**What you are asked to do**
Give the data starting at the line containing "Which item, selected" and ending at the line containing "2548 centimetres" as a JSON list of strings, one string per line, with both of those lines included and blank lines omitted.

**Provided records**
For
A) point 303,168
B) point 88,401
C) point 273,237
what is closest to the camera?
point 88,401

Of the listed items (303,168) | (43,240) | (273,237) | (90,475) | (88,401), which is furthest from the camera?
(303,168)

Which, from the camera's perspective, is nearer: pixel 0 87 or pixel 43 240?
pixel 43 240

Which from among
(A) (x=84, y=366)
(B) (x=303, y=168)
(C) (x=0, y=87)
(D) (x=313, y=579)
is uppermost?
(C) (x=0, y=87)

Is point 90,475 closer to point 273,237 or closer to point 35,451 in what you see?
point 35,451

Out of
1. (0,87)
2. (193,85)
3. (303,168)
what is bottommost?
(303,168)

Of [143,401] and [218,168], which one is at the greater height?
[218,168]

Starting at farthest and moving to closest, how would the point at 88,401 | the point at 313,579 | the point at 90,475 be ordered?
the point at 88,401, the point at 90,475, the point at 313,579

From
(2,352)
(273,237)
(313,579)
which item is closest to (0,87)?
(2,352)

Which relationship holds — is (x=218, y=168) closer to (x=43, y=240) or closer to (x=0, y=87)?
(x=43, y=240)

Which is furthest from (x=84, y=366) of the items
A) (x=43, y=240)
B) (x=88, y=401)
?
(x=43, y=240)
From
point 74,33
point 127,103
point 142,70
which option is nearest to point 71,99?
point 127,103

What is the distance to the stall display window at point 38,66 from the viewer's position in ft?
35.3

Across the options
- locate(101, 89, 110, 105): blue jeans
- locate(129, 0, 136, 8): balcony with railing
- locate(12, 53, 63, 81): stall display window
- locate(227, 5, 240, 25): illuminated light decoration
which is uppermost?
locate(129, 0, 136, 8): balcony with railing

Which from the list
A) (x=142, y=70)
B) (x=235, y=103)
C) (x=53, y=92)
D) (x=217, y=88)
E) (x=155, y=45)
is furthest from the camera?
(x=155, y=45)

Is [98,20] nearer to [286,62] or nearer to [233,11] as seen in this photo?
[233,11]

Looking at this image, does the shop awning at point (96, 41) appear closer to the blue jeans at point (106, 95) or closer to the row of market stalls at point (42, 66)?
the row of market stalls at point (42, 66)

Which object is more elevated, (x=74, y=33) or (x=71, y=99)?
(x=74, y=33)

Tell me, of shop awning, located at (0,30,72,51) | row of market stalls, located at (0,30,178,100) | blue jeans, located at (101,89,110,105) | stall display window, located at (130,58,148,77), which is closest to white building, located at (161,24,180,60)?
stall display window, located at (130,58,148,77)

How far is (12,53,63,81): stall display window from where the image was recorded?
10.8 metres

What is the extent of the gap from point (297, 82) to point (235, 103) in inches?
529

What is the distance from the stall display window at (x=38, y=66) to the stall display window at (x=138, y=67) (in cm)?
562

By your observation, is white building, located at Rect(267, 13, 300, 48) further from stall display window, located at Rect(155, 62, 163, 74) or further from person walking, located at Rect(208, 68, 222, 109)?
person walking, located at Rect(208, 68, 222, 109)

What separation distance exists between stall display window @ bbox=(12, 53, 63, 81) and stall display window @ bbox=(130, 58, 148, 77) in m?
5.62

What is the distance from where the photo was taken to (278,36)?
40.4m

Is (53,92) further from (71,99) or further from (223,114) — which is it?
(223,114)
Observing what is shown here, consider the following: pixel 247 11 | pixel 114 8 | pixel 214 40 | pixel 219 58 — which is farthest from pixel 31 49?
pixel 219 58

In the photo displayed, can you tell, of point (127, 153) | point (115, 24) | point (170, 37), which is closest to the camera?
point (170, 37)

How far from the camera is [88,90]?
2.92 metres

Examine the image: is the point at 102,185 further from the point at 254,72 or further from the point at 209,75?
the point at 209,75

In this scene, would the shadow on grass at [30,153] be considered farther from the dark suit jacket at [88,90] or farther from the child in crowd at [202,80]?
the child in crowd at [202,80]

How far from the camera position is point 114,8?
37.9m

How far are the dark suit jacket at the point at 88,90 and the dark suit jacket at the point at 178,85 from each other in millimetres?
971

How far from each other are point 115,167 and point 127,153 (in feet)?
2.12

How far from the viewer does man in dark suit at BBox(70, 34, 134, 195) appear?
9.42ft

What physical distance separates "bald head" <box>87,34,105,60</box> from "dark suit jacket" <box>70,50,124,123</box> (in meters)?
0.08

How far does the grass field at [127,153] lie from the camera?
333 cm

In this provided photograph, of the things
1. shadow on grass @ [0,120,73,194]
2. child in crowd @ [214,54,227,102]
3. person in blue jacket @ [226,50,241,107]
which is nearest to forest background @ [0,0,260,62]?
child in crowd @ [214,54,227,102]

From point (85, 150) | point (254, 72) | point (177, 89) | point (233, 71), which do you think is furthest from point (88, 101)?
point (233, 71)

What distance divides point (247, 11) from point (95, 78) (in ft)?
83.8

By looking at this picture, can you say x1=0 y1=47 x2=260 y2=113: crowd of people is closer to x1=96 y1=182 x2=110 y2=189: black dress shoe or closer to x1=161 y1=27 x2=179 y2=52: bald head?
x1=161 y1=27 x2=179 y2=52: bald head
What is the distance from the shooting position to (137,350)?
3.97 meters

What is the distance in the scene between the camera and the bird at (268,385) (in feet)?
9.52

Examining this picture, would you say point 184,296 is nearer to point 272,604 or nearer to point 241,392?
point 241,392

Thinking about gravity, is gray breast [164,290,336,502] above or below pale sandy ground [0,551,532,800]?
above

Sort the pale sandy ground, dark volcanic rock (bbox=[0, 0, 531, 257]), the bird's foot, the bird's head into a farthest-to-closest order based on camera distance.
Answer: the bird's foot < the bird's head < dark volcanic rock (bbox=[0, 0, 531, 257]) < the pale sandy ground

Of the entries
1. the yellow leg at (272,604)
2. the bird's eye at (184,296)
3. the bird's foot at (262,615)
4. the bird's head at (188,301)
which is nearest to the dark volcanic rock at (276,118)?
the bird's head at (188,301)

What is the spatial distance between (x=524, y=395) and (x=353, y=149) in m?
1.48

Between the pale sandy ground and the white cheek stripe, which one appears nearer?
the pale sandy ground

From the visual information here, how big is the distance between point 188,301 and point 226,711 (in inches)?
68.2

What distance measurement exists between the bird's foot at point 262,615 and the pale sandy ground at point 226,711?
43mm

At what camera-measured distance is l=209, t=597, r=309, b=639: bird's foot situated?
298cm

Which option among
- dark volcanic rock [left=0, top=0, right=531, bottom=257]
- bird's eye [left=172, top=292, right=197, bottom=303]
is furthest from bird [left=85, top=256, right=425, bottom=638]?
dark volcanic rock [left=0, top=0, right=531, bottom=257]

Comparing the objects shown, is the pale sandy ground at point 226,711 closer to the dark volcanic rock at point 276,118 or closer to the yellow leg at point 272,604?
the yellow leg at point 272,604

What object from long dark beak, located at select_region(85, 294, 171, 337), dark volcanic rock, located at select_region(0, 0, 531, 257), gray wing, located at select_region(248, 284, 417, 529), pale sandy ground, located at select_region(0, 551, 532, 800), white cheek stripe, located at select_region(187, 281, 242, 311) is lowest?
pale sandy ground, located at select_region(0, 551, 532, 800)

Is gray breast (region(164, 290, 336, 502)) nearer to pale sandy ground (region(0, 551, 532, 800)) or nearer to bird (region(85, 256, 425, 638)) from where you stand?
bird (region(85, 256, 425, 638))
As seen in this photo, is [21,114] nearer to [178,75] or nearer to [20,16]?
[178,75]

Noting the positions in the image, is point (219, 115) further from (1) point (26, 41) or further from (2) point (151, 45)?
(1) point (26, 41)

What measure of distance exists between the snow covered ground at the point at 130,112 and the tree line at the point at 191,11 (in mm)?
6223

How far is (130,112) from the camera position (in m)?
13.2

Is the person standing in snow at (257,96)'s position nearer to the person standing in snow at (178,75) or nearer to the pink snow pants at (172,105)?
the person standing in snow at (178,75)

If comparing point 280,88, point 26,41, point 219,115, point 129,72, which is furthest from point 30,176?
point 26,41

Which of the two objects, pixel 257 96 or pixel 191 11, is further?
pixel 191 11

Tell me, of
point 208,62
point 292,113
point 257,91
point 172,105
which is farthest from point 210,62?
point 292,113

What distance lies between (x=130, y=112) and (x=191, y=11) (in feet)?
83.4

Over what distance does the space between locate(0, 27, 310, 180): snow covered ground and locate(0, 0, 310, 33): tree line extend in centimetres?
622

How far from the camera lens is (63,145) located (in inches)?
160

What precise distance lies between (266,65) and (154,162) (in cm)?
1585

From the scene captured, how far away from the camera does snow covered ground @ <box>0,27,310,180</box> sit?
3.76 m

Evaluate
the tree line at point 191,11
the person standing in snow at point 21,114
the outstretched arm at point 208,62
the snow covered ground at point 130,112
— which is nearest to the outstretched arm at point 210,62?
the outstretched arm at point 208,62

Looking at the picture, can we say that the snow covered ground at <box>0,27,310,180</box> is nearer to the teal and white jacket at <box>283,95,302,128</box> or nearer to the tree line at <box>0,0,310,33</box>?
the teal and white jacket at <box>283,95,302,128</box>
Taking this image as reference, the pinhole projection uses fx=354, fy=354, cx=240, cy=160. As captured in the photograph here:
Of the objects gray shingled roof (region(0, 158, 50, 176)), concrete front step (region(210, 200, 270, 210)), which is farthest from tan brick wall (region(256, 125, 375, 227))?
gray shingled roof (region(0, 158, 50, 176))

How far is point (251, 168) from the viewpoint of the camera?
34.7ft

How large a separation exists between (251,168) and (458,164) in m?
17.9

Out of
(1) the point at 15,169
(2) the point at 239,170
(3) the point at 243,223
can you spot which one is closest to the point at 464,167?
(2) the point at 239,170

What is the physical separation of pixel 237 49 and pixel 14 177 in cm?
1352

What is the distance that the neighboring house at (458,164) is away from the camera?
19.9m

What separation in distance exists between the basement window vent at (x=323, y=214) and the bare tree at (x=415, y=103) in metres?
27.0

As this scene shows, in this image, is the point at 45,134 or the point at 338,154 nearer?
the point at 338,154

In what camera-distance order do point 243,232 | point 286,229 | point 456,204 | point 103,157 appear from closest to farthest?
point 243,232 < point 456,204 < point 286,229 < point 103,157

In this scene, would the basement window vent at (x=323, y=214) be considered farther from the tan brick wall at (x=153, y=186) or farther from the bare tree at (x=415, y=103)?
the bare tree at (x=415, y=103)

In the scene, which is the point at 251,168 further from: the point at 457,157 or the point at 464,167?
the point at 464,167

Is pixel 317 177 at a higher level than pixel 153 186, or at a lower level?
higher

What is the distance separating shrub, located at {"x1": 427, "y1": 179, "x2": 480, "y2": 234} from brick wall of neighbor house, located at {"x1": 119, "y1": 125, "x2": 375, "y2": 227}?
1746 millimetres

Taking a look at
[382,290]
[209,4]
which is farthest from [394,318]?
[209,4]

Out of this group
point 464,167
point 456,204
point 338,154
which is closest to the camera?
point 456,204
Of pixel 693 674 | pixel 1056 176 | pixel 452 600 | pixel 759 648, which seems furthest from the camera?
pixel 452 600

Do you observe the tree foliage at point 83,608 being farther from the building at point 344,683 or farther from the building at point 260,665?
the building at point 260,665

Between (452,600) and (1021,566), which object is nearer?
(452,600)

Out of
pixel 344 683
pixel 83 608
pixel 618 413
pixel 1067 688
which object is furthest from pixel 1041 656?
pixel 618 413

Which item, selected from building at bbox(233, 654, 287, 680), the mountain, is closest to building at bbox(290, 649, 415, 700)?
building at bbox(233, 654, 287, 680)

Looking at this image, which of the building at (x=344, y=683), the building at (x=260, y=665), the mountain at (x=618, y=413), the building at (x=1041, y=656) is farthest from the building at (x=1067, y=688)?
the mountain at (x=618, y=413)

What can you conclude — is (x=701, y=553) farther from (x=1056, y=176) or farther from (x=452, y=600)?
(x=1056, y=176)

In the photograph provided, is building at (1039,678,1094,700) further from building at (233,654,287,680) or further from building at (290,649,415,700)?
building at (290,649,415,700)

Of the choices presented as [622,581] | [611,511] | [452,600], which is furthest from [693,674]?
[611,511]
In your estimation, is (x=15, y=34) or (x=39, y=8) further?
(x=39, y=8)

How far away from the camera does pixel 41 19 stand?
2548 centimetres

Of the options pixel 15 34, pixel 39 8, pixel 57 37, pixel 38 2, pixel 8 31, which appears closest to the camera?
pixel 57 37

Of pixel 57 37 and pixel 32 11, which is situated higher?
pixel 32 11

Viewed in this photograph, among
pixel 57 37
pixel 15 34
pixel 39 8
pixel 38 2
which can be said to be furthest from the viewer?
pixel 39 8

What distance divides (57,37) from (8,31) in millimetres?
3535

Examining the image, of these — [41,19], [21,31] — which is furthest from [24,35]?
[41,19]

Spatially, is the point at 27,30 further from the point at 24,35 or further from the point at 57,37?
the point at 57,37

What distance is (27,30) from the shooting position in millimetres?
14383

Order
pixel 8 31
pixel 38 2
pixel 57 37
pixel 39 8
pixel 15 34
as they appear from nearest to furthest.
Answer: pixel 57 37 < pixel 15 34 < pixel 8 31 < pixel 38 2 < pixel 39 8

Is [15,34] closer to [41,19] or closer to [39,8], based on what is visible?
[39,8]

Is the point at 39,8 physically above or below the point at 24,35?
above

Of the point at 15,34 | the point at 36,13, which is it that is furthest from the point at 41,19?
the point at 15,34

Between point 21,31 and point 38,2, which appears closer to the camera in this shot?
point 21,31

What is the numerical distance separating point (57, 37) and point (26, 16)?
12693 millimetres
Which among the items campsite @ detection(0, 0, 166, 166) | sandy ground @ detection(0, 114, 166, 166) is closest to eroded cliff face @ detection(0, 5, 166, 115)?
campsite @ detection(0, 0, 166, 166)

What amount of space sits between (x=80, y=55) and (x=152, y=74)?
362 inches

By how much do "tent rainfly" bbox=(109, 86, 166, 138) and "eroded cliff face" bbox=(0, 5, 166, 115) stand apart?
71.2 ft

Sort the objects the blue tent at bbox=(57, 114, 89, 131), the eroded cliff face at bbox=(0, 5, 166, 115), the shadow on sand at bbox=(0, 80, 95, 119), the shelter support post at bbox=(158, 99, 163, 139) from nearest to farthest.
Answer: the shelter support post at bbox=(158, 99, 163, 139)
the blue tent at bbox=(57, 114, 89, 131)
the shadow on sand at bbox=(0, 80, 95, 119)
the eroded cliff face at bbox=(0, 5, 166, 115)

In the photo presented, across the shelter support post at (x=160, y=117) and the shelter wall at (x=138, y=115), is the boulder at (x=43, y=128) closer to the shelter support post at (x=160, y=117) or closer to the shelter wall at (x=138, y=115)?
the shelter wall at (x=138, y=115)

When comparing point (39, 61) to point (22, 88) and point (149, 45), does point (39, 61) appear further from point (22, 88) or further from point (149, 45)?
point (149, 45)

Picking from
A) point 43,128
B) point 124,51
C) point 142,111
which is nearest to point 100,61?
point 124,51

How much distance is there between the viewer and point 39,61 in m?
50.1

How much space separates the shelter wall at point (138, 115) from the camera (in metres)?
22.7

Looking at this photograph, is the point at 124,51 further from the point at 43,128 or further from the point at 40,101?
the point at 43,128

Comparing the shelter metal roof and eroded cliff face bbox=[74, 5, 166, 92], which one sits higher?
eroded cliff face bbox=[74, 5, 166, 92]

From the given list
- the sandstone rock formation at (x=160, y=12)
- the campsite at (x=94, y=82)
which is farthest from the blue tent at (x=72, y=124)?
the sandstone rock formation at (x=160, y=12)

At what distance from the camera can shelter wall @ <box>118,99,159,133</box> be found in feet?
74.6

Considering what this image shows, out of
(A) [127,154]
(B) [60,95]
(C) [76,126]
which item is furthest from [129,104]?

**Result of this task**
[
  "Which item, selected from building at bbox(233, 654, 287, 680), the mountain, is closest to building at bbox(290, 649, 415, 700)?",
  "building at bbox(233, 654, 287, 680)",
  "Looking at this image, which of the building at (x=344, y=683), the building at (x=260, y=665), the mountain at (x=618, y=413), the building at (x=1041, y=656) is farthest from the building at (x=1067, y=688)?",
  "the mountain at (x=618, y=413)",
  "What can you conclude — is (x=701, y=553) farther from (x=1056, y=176) or farther from (x=452, y=600)?",
  "(x=1056, y=176)",
  "In the photograph provided, is building at (1039,678,1094,700) further from building at (233,654,287,680) or further from building at (290,649,415,700)?",
  "building at (290,649,415,700)",
  "Of the choices presented as [622,581] | [611,511] | [452,600], which is furthest from [693,674]?",
  "[611,511]",
  "In your estimation, is (x=15, y=34) or (x=39, y=8) further?",
  "(x=39, y=8)",
  "How far away from the camera does pixel 41 19 stand?",
  "2548 centimetres"
]